>>

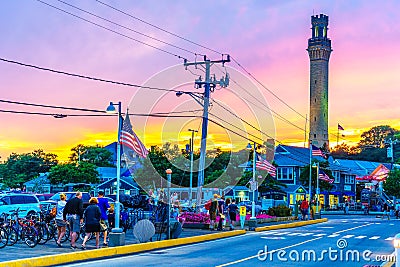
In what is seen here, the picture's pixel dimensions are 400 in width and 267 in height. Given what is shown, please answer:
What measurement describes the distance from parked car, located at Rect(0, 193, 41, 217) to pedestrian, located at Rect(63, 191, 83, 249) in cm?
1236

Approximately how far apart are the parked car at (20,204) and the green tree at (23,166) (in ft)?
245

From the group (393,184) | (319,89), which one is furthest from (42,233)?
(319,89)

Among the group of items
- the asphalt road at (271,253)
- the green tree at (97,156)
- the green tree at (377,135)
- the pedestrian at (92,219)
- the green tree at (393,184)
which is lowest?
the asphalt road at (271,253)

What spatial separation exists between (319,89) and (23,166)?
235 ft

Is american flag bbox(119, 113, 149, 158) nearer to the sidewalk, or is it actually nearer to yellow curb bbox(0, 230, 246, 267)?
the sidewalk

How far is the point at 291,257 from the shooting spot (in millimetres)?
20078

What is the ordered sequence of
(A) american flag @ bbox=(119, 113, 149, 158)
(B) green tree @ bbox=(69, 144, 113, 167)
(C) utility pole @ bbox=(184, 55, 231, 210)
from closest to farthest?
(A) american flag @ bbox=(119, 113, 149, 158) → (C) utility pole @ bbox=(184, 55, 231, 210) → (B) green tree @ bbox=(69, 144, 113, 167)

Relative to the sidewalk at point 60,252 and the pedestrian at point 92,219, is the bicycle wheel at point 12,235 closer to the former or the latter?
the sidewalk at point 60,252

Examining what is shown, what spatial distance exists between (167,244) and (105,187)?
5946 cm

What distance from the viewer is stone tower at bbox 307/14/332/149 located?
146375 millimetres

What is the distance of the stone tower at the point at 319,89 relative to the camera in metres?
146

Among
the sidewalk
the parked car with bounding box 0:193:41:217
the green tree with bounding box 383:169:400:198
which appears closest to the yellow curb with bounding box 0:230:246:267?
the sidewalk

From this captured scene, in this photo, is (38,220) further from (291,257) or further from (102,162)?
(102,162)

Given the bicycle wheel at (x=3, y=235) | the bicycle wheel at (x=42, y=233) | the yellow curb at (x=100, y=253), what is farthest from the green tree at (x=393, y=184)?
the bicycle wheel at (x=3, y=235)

<<
>>

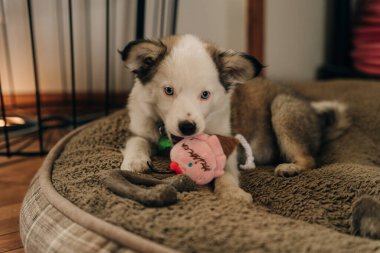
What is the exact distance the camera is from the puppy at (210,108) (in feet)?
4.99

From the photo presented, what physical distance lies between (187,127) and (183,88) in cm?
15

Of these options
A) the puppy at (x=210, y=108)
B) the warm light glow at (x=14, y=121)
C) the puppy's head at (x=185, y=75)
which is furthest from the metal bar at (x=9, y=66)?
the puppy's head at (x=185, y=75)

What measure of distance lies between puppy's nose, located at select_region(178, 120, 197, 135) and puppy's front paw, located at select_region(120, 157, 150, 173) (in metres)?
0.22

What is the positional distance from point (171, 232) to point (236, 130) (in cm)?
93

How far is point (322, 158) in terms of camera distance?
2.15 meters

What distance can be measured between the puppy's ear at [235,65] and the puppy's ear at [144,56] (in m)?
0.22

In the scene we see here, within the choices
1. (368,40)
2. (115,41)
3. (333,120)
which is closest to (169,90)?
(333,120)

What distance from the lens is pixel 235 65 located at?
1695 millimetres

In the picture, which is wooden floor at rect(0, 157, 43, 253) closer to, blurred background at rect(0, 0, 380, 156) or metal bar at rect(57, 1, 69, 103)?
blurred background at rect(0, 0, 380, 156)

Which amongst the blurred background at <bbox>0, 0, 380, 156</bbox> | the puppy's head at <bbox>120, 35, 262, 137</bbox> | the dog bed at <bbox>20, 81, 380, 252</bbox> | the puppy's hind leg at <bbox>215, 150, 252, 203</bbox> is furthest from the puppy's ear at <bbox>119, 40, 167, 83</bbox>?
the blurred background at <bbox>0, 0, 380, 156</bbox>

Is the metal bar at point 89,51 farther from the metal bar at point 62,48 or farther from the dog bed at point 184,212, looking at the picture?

<<

→ **Exercise instructions**: In the material, swap "pedestrian" for "walker" throughout the stretch from the line containing "In what is seen" through the line containing "146375 millimetres", and reproduce only those lines with everything else unchanged.

→ **Solved problem**:
In what is seen here, the picture's pixel dimensions are 400 in width and 267 in height. Given what is shown, please answer:
What measurement describes the distance from parked car, located at Rect(0, 193, 41, 217) to walker, located at Rect(63, 191, 83, 249) in cm?
1236

Approximately how far apart are the parked car at (20,204) and the green tree at (23,166) (in ft)?
245

From the group (393,184) | (319,89), which one is furthest from (42,233)?
(319,89)

Among the group of items
- the asphalt road at (271,253)
- the green tree at (97,156)
- the green tree at (377,135)
- the walker at (92,219)
- the green tree at (393,184)
which is lowest?
the asphalt road at (271,253)

What spatial separation exists between (319,89) and (23,166)?
235 ft

Is american flag bbox(119, 113, 149, 158) nearer to the sidewalk, or is it actually nearer to yellow curb bbox(0, 230, 246, 267)?
the sidewalk

How far is the point at 291,257 from the shooting spot (in millimetres)?
20078

What is the ordered sequence of
(A) american flag @ bbox=(119, 113, 149, 158)
(B) green tree @ bbox=(69, 144, 113, 167)
(C) utility pole @ bbox=(184, 55, 231, 210)
from closest to farthest?
(A) american flag @ bbox=(119, 113, 149, 158) → (C) utility pole @ bbox=(184, 55, 231, 210) → (B) green tree @ bbox=(69, 144, 113, 167)

Relative to the sidewalk at point 60,252 and the walker at point 92,219, is the bicycle wheel at point 12,235 closer to the former or the latter?
the sidewalk at point 60,252

Examining what is shown, what spatial distance exists between (167,244) and (105,187)?
5946 cm

What distance from the viewer is stone tower at bbox 307/14/332/149 located?
146375 millimetres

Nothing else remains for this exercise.